Output all records exactly, with no images.
EXCERPTED DATA Start Marker
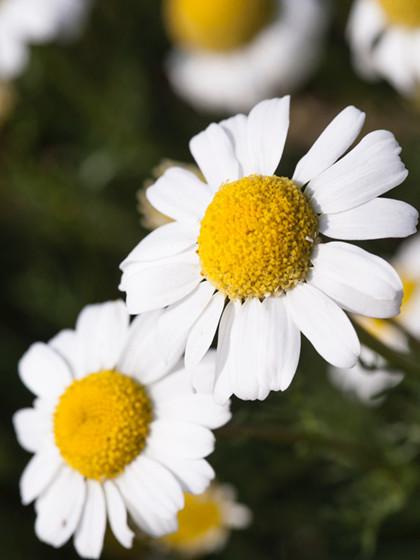 Kamille serien fra Klude i Natur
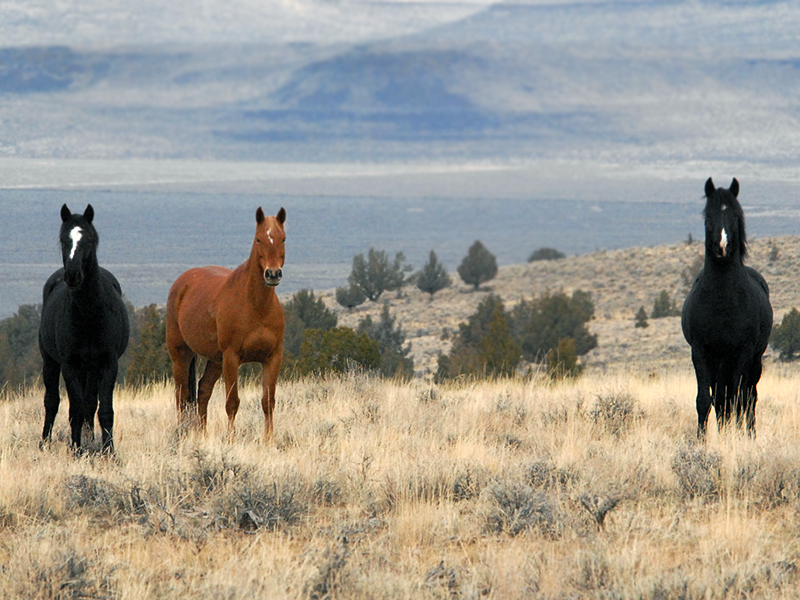 Wild horses in the Malheur Wildlife Refuge.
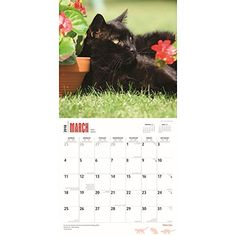 Buy your 2018 Black Cat calendar from Purrfect Gifts Online today! Cat Calendar, Cat Wall, Online Gifts, Cats, Black, Gatos, Kitty Cats, Black People, Cat Breeds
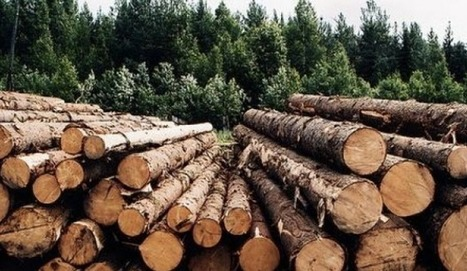 Russia Plans To Commit $400 Billion Roubles To Boosting Forestry Industry, Putin Says | Timberland Investment | Scoop.it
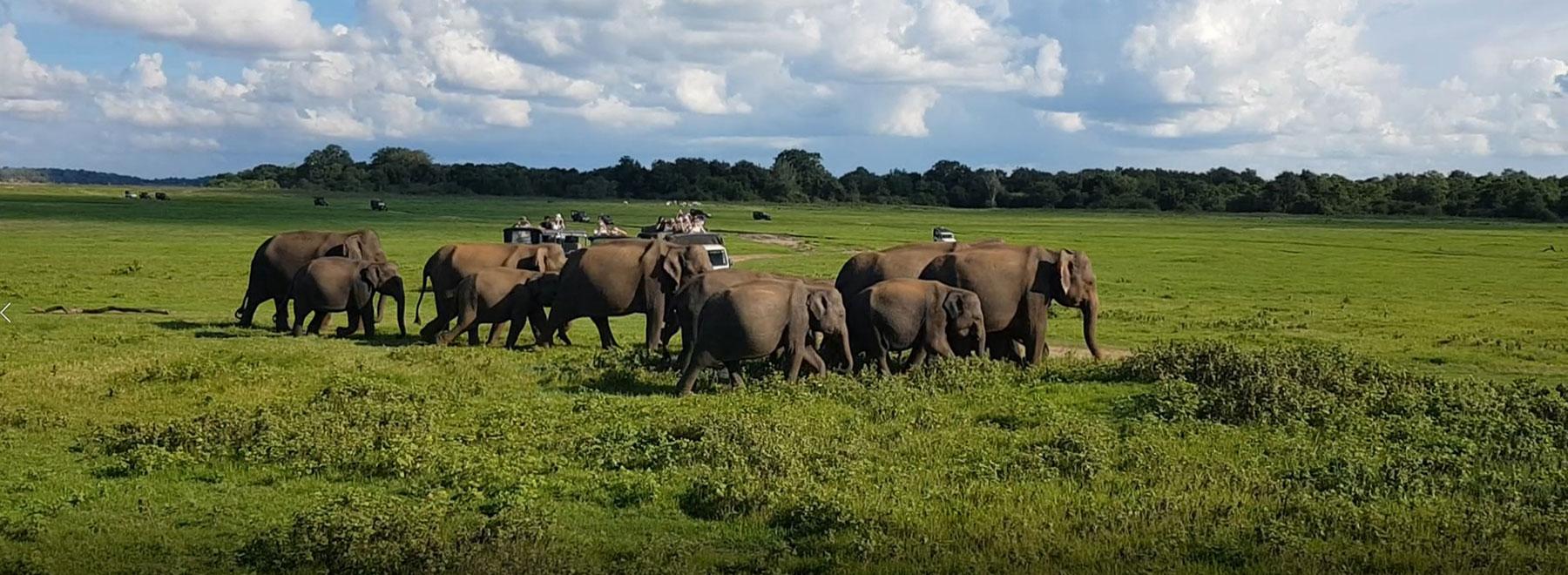 Kitereisen_SriLanka_Kalpitiya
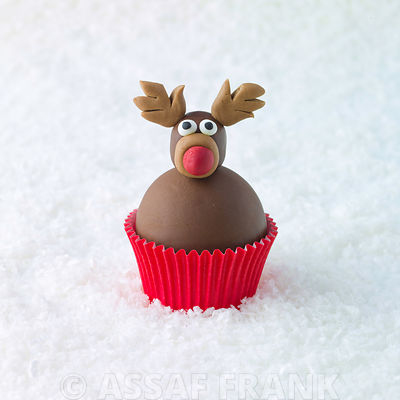 Christmas Reindeer cupcake on snow
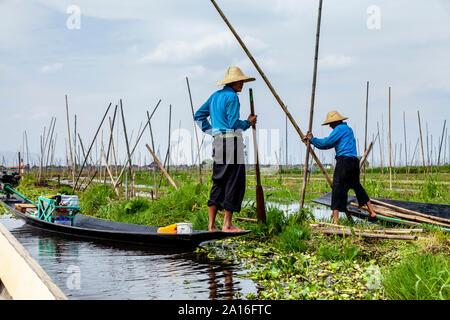 Floating Gardens, Lake Inle, Shan State, Myanmar - Stock Photo
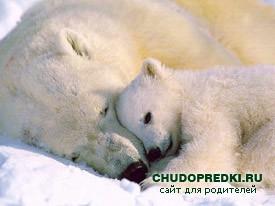 Стихи на английском языке о животных. Медведи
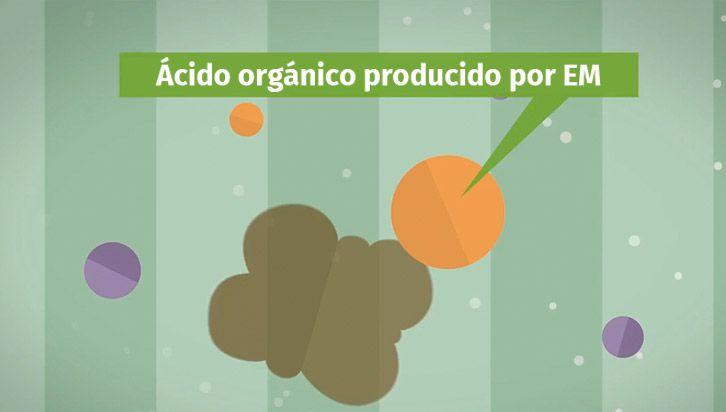 microorganismos efectivos en el hogar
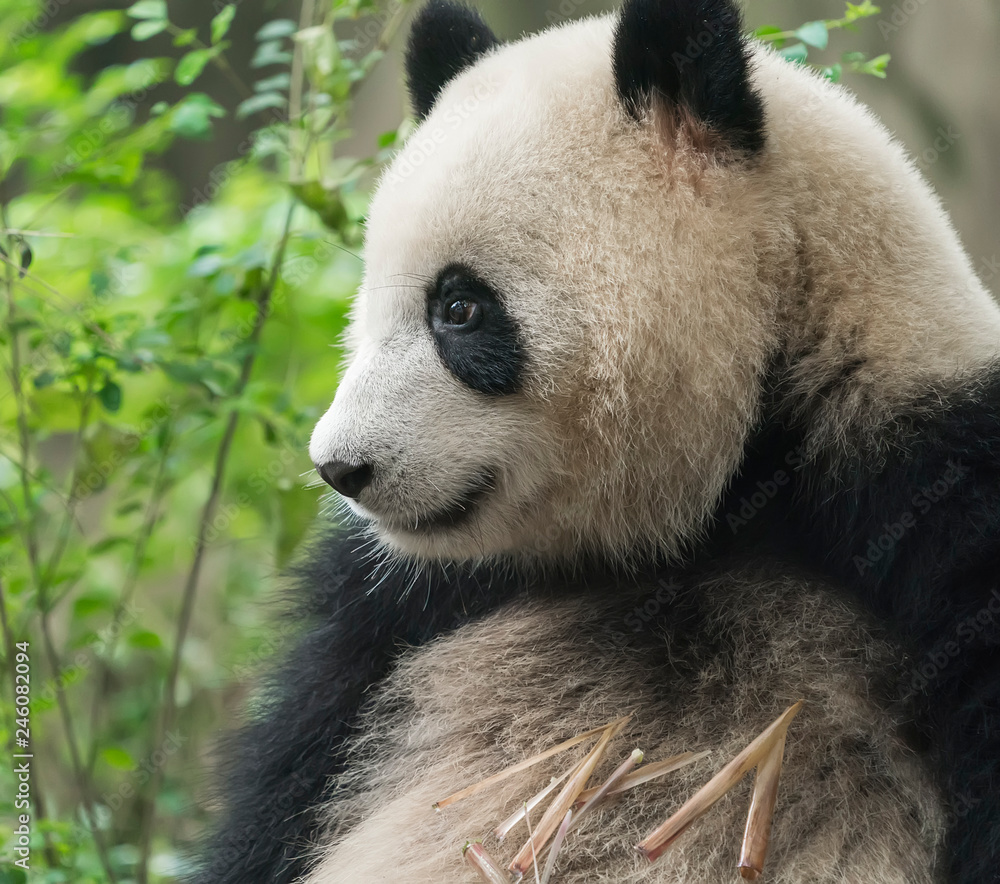 panda on nature background. Wild Animals.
EXCERPTED DATA End Marker
§ YOUR SOLUTION:
 Kamille serien fra Klude i Natur
 Wild horses in the Malheur Wildlife Refuge.
 Buy your 2018 Black Cat calendar from Purrfect Gifts Online today! Cat Calendar, Cat Wall, Online Gifts, Cats, Black, Gatos, Kitty Cats, Black People, Cat Breeds
 Russia Plans To Commit $400 Billion Roubles To Boosting Forestry Industry, Putin Says | Timberland Investment | Scoop.it
 Kitereisen_SriLanka_Kalpitiya
 Christmas Reindeer cupcake on snow
 Floating Gardens, Lake Inle, Shan State, Myanmar - Stock Photo
 Стихи на английском языке о животных. Медведи
 microorganismos efectivos en el hogar
 panda on nature background. Wild Animals.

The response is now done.